Which shapes feel heavier?

A cream and purple coloured exhibit table and headboard with the text 'Which shapes feel heavier?'. On the table top sits a divider board with four black cylindrical objects.

The way your hand grips a shape can affect how heavy it feels, even though it's the same mass as another shape being lifted.

How it works

Lift two different sets of shapes or weights. One pair of shapes shows the texture-weight illusion, while the other pair of shapes shows the size-weight illusion.

Things to try or ask around the exhibit

  • If you close your eyes and lift the small and large objects at the same time, the illusion of the smaller object feeling heavier seems to disappear.
  • Have you ever picked up a large box, without realising that it was empty, and almost flung the box into the air?

Background

The size-weight illusion gives you the impression that a smaller object feels heavier than a larger object even though both objects are the same mass.
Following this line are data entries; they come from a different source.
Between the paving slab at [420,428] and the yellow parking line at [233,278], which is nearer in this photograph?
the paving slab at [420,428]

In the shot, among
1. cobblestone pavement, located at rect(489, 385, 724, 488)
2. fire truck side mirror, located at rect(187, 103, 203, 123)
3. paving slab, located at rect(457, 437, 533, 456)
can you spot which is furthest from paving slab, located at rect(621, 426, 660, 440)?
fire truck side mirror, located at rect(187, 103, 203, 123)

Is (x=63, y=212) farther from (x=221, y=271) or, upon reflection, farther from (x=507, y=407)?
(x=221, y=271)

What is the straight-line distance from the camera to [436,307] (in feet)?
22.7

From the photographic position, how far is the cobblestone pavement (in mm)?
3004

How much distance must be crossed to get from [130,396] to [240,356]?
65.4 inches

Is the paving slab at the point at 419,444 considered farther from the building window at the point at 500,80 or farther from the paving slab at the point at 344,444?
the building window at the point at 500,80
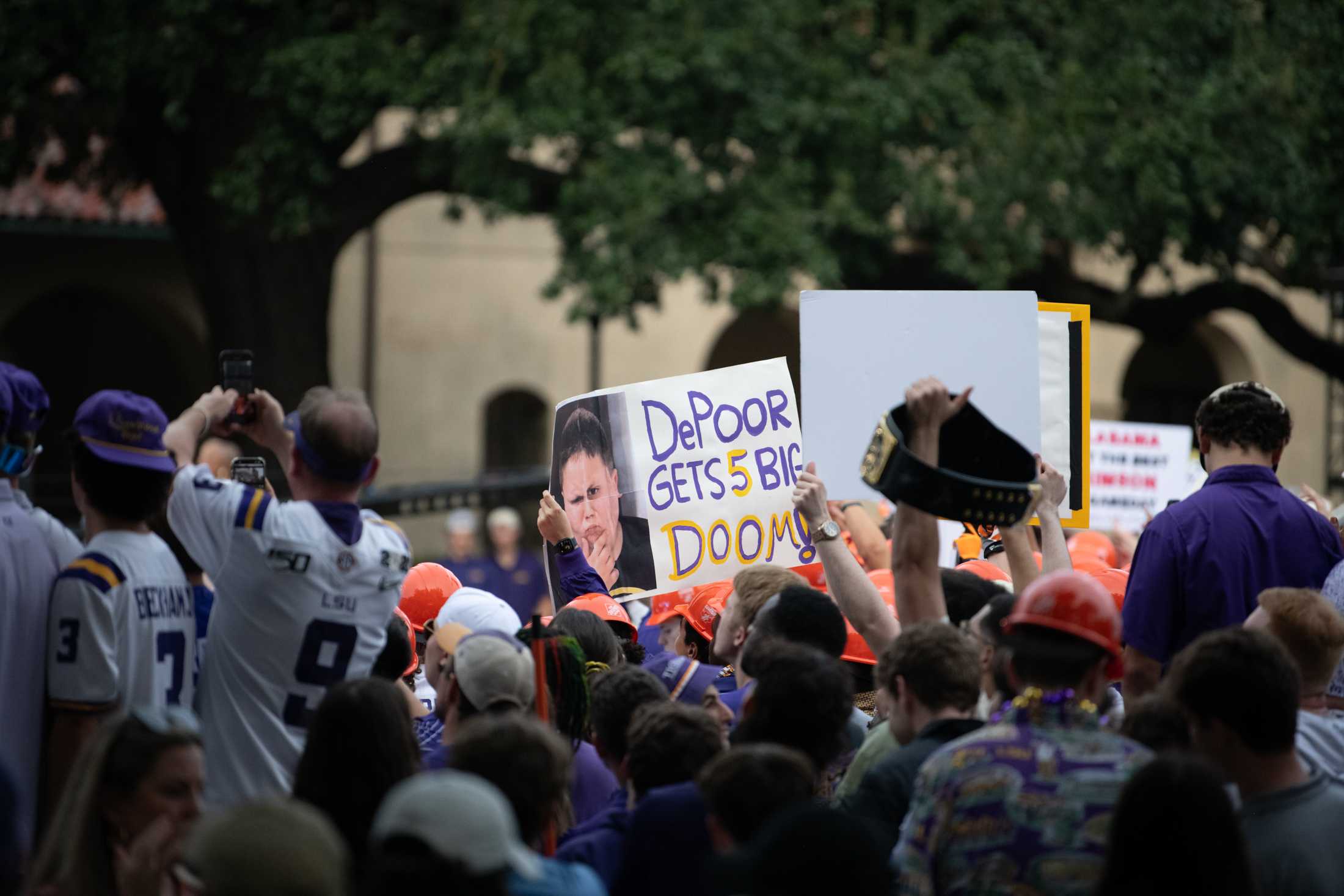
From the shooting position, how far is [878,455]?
3.64 meters

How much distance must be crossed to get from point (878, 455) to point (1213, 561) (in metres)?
1.67

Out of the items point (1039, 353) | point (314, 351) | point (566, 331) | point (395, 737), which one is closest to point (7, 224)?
point (314, 351)

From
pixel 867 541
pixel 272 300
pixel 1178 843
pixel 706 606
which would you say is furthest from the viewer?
pixel 272 300

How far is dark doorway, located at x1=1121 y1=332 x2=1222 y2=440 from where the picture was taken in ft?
81.7

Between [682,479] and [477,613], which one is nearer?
[477,613]

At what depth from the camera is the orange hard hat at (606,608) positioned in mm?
5598

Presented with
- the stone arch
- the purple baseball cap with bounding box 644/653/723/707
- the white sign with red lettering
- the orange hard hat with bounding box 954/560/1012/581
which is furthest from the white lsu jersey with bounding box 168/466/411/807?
the stone arch

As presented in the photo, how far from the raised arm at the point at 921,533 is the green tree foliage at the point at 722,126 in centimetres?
871

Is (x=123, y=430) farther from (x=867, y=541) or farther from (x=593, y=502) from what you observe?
(x=867, y=541)

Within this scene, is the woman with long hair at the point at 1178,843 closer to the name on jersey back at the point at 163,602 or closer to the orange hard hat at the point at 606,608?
A: the name on jersey back at the point at 163,602

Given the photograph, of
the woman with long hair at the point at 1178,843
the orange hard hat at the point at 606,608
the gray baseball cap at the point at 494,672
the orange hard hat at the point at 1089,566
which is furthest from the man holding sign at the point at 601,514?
the woman with long hair at the point at 1178,843

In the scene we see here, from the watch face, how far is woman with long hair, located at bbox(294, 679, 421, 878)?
113cm

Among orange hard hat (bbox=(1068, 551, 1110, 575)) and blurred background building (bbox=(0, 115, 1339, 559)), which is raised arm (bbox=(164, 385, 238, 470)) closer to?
orange hard hat (bbox=(1068, 551, 1110, 575))

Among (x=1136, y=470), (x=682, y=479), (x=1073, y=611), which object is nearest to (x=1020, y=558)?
(x=1073, y=611)
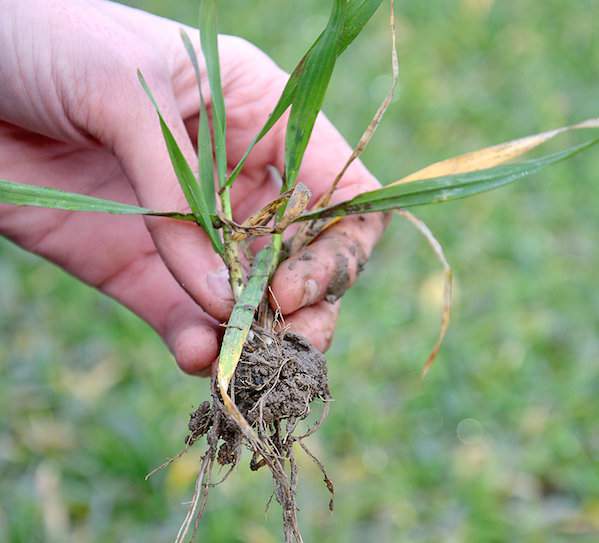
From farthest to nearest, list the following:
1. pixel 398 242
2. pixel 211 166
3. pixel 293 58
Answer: pixel 293 58, pixel 398 242, pixel 211 166

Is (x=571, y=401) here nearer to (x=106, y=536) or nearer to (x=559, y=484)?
(x=559, y=484)

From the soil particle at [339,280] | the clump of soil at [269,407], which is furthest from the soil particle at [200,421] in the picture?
the soil particle at [339,280]

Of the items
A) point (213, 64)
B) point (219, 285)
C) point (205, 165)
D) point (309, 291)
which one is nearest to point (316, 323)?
point (309, 291)

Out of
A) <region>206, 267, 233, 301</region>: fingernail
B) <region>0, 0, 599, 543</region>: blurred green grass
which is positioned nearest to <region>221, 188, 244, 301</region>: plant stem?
<region>206, 267, 233, 301</region>: fingernail

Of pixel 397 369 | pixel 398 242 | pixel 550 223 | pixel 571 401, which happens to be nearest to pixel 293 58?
pixel 398 242

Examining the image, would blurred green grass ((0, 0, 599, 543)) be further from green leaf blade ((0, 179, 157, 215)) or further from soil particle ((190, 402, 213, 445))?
green leaf blade ((0, 179, 157, 215))

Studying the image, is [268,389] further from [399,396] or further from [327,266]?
[399,396]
When you prepare to lift something, your vision unconsciously primes your muscles to lift a larger object with more force or tension compared to a smaller object. Because the larger object actually needs less muscle tension than you expected, the larger object feels unexpectedly light. While you’re getting ‘bottom up’ signals from your muscles that the shapes actually weigh the same, you still experience an illusion that the smaller shape is heavier.

With the texture-weight illusion, some people find that a smooth shape feels a little heavier than a textured shape, because they need to use a stronger grip to lift the smooth shape, which gives the illusion that it feels heavier.

Finding the science in your world

You may experience the size-weight illusion when attempting to lift a large box that is lighter than you expect. Your brain probably assumed the box would be heavy, so you primed your muscles to use more force than you actually needed, creating a strange sensation when you lift the box and realise its true weight.